> [What to produce]:
Among the entries below, please show each line that carries the word "burst".

> [Saved data entries]:
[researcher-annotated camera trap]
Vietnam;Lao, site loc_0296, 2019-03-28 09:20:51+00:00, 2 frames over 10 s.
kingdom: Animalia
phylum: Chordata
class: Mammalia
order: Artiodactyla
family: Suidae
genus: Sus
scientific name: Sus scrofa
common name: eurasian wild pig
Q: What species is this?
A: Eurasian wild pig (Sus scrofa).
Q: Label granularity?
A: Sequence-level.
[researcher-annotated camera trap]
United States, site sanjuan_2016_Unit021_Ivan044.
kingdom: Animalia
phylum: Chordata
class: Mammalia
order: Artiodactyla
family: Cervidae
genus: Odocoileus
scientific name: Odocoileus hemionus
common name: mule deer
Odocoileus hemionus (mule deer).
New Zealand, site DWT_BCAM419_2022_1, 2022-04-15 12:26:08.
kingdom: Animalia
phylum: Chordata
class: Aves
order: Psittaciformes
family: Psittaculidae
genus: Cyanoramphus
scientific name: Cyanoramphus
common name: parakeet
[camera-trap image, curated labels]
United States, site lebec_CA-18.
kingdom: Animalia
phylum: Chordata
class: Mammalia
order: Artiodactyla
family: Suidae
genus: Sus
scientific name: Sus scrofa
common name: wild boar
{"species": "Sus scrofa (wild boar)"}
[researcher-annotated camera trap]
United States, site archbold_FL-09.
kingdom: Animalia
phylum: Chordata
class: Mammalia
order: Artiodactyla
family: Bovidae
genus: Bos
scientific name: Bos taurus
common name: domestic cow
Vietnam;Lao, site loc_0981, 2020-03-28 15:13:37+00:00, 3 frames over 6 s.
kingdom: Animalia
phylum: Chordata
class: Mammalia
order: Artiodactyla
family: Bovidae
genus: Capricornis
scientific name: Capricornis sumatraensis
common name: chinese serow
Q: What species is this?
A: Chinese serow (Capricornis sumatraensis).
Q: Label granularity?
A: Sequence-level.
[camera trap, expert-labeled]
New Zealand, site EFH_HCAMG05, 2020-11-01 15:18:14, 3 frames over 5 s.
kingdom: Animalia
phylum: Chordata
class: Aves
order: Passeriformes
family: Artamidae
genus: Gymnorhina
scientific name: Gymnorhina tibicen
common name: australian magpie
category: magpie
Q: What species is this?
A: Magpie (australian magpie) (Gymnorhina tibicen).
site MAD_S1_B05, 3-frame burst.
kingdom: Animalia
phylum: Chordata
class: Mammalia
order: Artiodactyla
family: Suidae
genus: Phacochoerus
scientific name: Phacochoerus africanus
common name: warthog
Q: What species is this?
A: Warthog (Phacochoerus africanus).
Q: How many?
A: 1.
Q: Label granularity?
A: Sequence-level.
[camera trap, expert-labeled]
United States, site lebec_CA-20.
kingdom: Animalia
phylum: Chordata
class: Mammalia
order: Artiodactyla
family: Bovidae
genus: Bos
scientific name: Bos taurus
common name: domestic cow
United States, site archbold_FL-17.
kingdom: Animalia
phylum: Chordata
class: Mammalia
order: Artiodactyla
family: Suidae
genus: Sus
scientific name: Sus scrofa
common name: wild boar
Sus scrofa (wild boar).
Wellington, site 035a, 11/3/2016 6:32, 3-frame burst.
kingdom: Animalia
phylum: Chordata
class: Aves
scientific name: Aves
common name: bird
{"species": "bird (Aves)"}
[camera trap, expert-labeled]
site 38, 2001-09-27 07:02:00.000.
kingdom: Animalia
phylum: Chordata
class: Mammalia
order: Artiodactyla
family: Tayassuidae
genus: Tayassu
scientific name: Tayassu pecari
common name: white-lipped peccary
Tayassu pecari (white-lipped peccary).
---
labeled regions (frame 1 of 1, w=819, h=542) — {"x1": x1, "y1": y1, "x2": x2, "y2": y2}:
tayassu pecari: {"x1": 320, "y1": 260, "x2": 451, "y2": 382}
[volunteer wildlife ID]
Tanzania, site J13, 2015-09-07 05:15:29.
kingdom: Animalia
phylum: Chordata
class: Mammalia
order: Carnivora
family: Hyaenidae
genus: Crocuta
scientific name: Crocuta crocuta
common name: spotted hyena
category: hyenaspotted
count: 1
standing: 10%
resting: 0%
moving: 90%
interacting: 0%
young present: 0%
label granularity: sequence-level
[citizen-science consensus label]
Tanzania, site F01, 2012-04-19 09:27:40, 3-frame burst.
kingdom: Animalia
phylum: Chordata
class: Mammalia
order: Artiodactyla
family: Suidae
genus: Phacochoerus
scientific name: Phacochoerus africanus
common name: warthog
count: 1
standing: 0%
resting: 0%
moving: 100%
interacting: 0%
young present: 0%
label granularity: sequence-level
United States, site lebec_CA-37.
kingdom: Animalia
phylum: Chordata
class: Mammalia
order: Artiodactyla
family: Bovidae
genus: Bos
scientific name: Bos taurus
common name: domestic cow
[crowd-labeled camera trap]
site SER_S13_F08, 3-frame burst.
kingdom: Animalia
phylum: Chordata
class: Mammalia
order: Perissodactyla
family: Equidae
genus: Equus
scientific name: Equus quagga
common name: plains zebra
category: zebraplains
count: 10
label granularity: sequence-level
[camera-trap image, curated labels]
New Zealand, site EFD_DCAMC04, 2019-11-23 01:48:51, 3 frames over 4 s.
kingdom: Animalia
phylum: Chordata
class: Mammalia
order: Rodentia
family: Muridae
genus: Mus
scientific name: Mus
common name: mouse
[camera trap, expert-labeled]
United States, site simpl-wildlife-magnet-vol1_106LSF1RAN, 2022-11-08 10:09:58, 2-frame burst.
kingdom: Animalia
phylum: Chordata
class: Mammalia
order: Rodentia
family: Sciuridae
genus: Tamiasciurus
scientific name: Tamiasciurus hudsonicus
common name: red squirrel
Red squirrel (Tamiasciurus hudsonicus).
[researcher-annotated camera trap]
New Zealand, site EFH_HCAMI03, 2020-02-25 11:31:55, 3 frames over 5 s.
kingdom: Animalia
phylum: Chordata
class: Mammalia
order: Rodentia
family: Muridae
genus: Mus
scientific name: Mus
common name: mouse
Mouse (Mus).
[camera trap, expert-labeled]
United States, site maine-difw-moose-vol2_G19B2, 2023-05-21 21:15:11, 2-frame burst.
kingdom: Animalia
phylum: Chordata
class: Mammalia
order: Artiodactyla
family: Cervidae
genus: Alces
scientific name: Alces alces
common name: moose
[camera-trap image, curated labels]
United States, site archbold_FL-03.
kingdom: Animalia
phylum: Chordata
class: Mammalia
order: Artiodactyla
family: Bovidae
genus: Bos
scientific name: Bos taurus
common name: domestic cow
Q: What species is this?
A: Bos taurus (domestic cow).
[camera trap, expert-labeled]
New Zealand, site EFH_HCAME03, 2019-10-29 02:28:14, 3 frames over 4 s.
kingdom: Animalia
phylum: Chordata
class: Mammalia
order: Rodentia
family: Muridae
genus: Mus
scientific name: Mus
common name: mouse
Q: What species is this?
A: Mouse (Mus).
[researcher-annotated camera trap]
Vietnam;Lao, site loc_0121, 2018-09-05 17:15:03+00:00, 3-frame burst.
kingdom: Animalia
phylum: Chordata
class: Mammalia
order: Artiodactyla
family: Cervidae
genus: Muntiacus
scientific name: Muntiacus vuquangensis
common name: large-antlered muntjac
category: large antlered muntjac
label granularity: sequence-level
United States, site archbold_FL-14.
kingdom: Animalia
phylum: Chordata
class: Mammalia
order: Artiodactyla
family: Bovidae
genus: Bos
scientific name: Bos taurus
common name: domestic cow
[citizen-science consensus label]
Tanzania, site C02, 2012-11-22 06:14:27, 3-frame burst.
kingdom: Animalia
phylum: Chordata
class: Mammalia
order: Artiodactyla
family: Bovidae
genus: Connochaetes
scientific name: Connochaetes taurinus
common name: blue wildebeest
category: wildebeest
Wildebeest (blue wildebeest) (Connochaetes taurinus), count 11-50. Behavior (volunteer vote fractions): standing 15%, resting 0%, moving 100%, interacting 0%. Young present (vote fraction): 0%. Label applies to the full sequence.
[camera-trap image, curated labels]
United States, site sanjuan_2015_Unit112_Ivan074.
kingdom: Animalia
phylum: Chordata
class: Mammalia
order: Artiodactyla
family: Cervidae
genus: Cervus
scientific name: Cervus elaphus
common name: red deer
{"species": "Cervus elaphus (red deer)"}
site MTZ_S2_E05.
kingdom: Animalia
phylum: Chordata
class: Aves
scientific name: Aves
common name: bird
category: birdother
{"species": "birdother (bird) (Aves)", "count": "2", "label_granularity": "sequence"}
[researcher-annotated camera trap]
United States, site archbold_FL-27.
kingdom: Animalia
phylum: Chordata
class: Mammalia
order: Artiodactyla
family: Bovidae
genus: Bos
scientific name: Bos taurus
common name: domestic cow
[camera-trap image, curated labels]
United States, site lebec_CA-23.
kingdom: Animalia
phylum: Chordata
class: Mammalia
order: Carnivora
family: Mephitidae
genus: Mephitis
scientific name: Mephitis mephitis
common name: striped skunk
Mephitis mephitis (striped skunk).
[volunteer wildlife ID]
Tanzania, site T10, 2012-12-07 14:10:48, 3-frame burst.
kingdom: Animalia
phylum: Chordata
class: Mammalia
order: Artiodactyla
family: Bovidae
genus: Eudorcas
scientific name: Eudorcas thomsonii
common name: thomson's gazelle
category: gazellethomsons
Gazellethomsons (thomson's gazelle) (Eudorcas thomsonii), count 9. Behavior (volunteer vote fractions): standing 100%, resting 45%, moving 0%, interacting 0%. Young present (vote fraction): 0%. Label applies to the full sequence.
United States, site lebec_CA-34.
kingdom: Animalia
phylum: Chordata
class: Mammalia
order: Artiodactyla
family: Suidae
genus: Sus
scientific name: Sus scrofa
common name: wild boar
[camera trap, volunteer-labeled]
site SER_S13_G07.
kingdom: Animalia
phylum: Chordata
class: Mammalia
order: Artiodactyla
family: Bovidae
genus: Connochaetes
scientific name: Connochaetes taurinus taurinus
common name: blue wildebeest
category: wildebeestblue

> [Answer to this problem]:
site MAD_S1_B05, 3-frame burst.
Wellington, site 035a, 11/3/2016 6:32, 3-frame burst.
Tanzania, site F01, 2012-04-19 09:27:40, 3-frame burst.
site SER_S13_F08, 3-frame burst.
United States, site simpl-wildlife-magnet-vol1_106LSF1RAN, 2022-11-08 10:09:58, 2-frame burst.
United States, site maine-difw-moose-vol2_G19B2, 2023-05-21 21:15:11, 2-frame burst.
Vietnam;Lao, site loc_0121, 2018-09-05 17:15:03+00:00, 3-frame burst.
Tanzania, site C02, 2012-11-22 06:14:27, 3-frame burst.
Tanzania, site T10, 2012-12-07 14:10:48, 3-frame burst.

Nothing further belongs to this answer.